Released the same year as Muriel’s Wedding, Richard Franklin’s adaptation of the 1990 play of the same name by Hannie Rayson feels rather anachronistic both in form and content. Soaked in nostalgia for classic beachside Australia of the 1970s and featuring a literary typology of characters and Chekov Downunder dialogue, it is far removed from the brassy iconoclasm of Paul J. Hogan’s film, yet remarkably the time period is the same for both films.

Partly this is the intended result of the production design as one of the themes of the film is the changing times and the disappearance of the Australia of yesteryear. Partly it is the legacy of Rayson’s dialogue which feels very stagey although surprisingly Franklin and fellow adapter Peter Fitzpatrick won an AFI Award for the Best Screenplay (presumably overlooking Caroline Goodall's unfortunate line "I'm looking for Dick").

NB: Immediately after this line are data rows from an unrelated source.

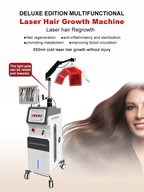Professional 650nm Laser Hair Regrowth Machine for Hair Loss Treatment & Scalp Health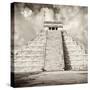 ¡Viva Mexico! Square Collection - Chichen Itza Pyramid VI-Philippe Hugonnard-Stretched Canvas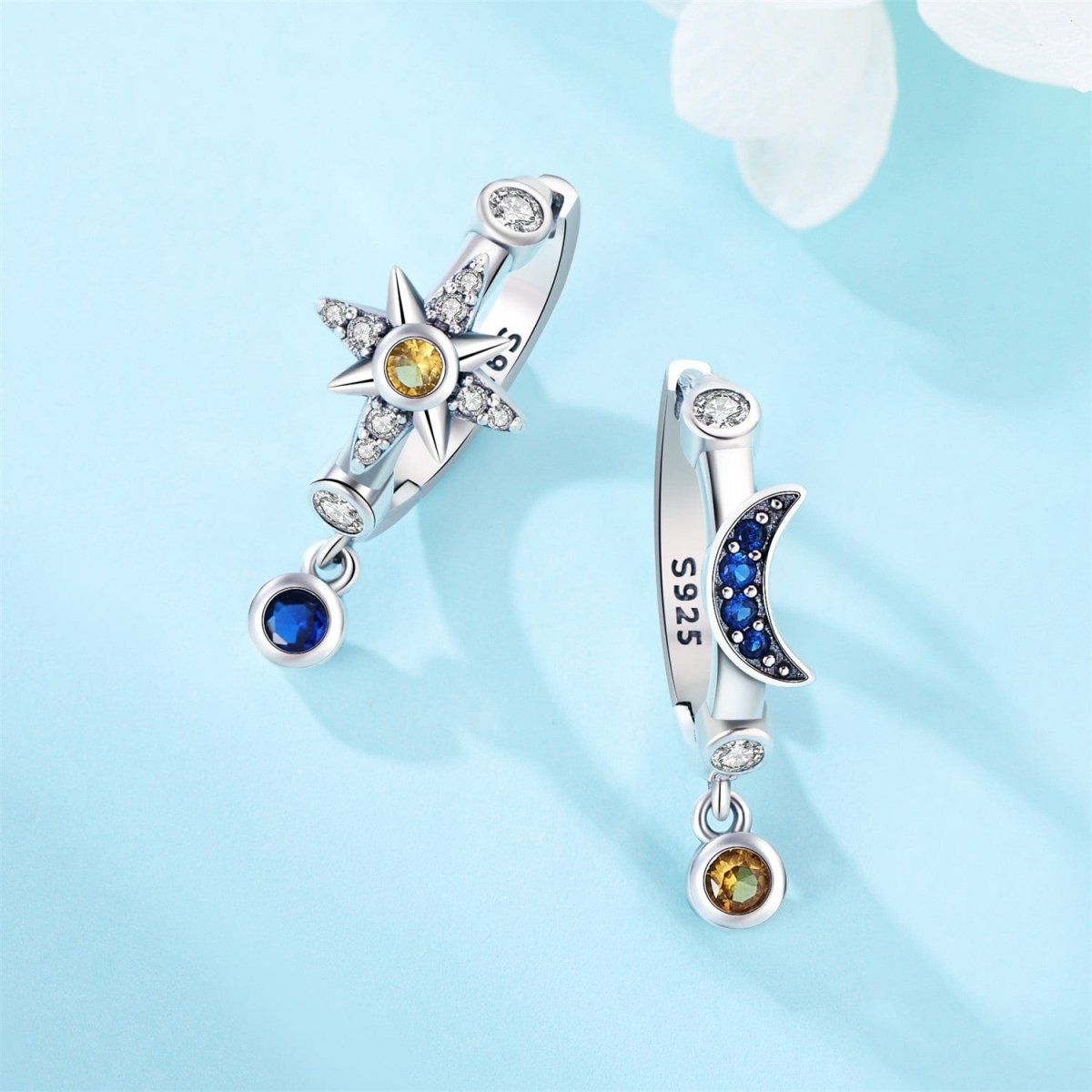 Liora Atelier Moon & Star Celestial Charm Hoops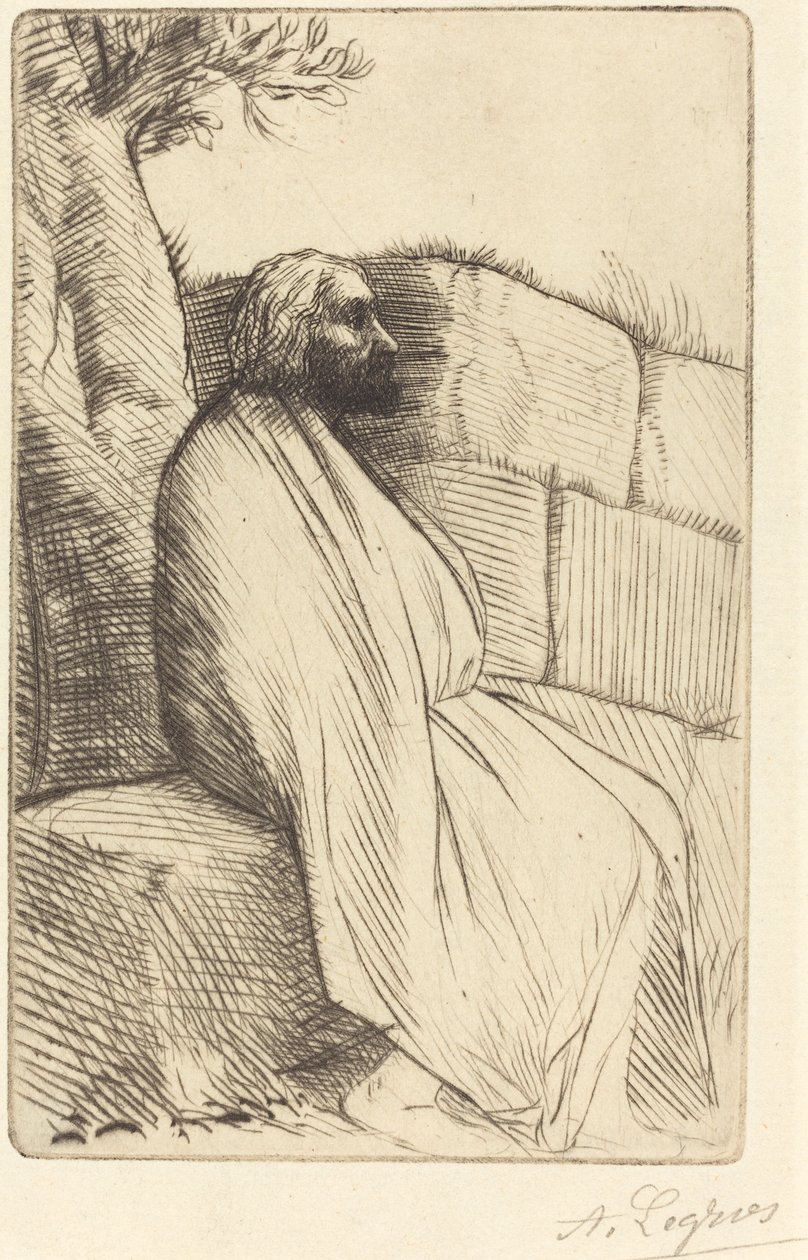 Å filosofere (Filosofen) av Alphonse Legros
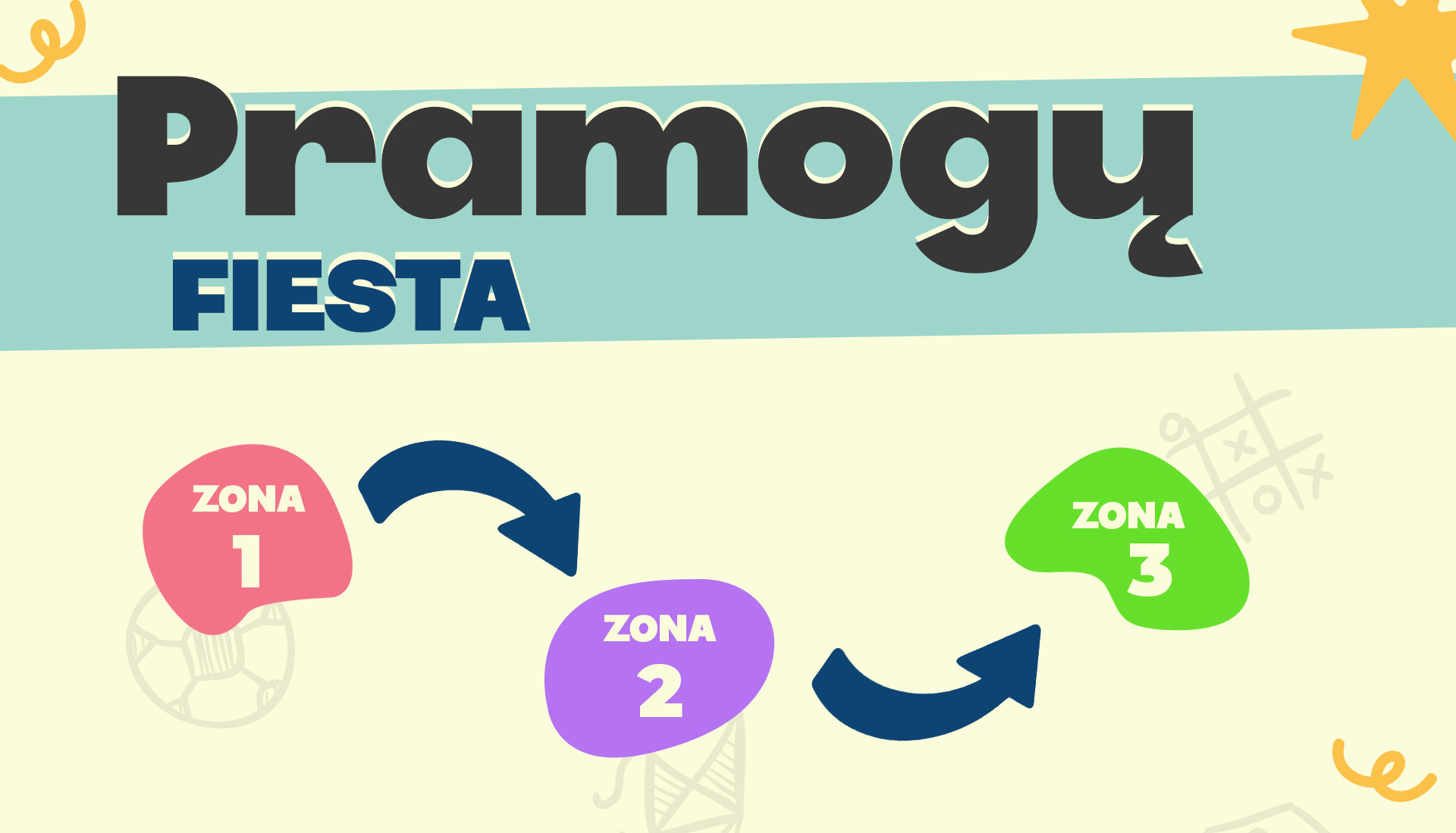 Pramogos skirtingose veiklų zonose - MiMiDO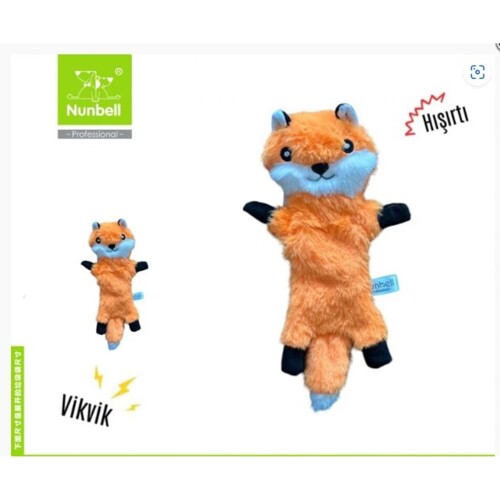 Nunbell Köpek Oyuncağı Peluş Tilki - 1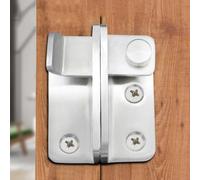 Door Stainless Installation Home 5-piece Bolt Latch Set - Non-Punching Steel Explosion-Proof Lock Drawer Anti-Violence for Wardrobe Cabinet Safety Silver(Small Right)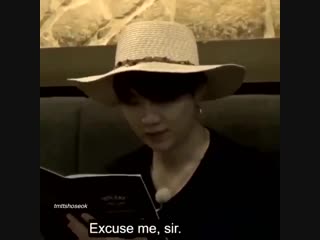 I love it when he speaks english with a diff accent or when he smiles to himself while he thinks no one is looking or when he sc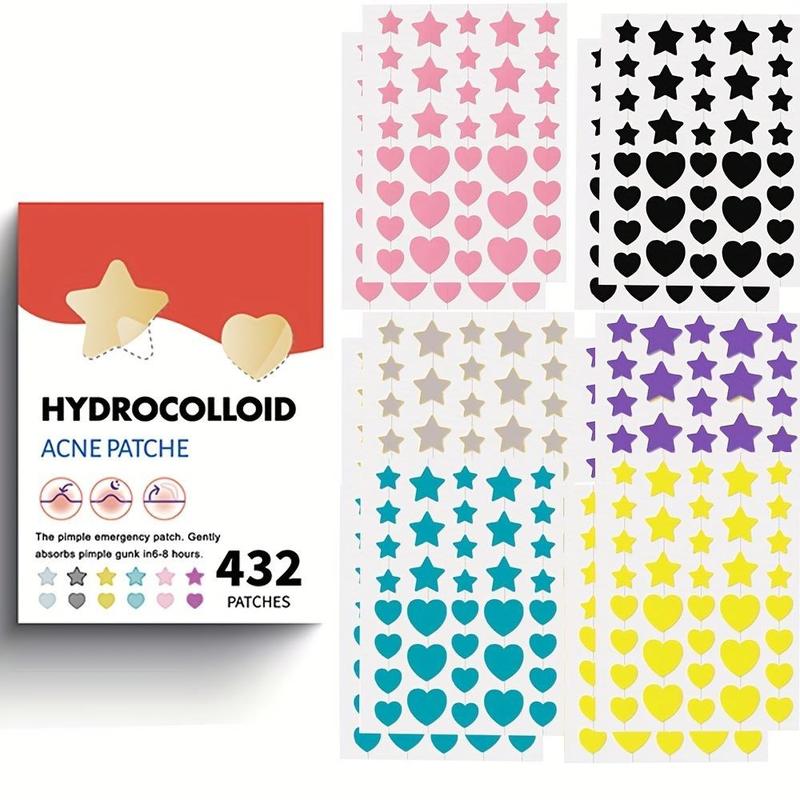 432 Count Star Shape Hydrocolloid Acne Patches Kit - Gentle, Easy-to-Peel, Cut Line Design for Pimple Covering Stickers - Soothing, Non-Irritating, and Waterproof for Sensitive Skin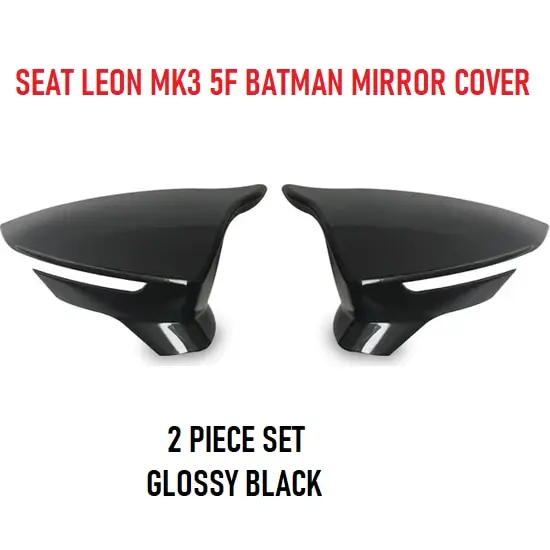 Mirror Cover Car Side Door Rearview Side Cap For Seat Leon MK3 5F 2012 -2020 ABS Plastic piano Black Fast Shipping 2 pieces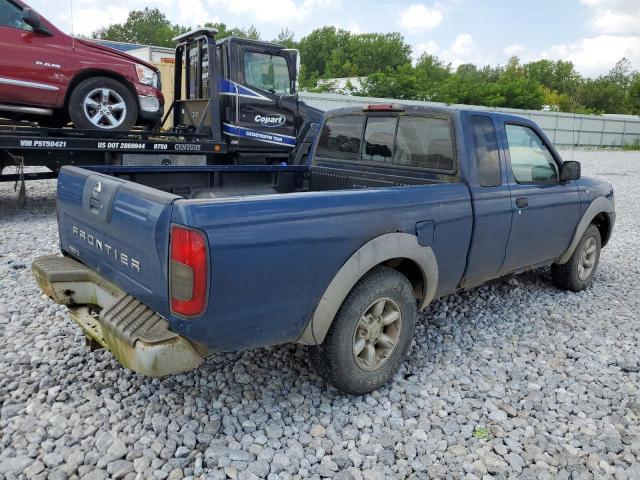 1N6DD26S32C323385 - 2002 NISSAN FRONTIER KING CAB XE BLUE photo 3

If the passing of an era is the over-arching theme, to the fore is the story of a fraught reunion set in the once-sleepy Victorian seaside hamlet of Sorrento. Sensible Hilary Moynihan (Caroline Gillmer) still lives in the family home with her father (Ray Barrett), insecure Pippa (Tara Morice) has returned from New York full of enthusiasm for American entrepreneurialism whilst Booker-nominated novelist Meg (Caroline Goodall) is on a flying visit from London.

There are two thematic threads to this foreground story. One is a cultural commentary, abetted by the presence of two other characters (played by Joan Plowright and John Hargreaves), the other is a looming dark family secret. If the sheer wordiness of former is too close to its stage origins, Franklin handles the second much better, owing, one suspects, a large debt in this respect to Robert Altman’s Come Back To The 5 And Dime, Jimmy Dean, Jimmy Dean (1982) which he could have studied to greater effect (and one would have to say that the passing of the father is glossed over with remarkable ease).

Performances are good all-round although Ray Barrett’s AFI for Best Performance by an Actor in a Supporting Role seems over-generous, its accuracy notwithstanding and the cast make the rather dense script come to life. In the final analysis however it is probably as a valediction to the passing of a way of life, nicely captured in the two book-ended sequences, that the film works best.

FYI: Rachel Perkins' Radiance (1998) would handled a similar scenario whilst Jackie McKimmie's Waiting (1991) is a comparable antecedent.

 DVD Extras: Director's Commentary; Inside Hotel Sorrento; Trailer.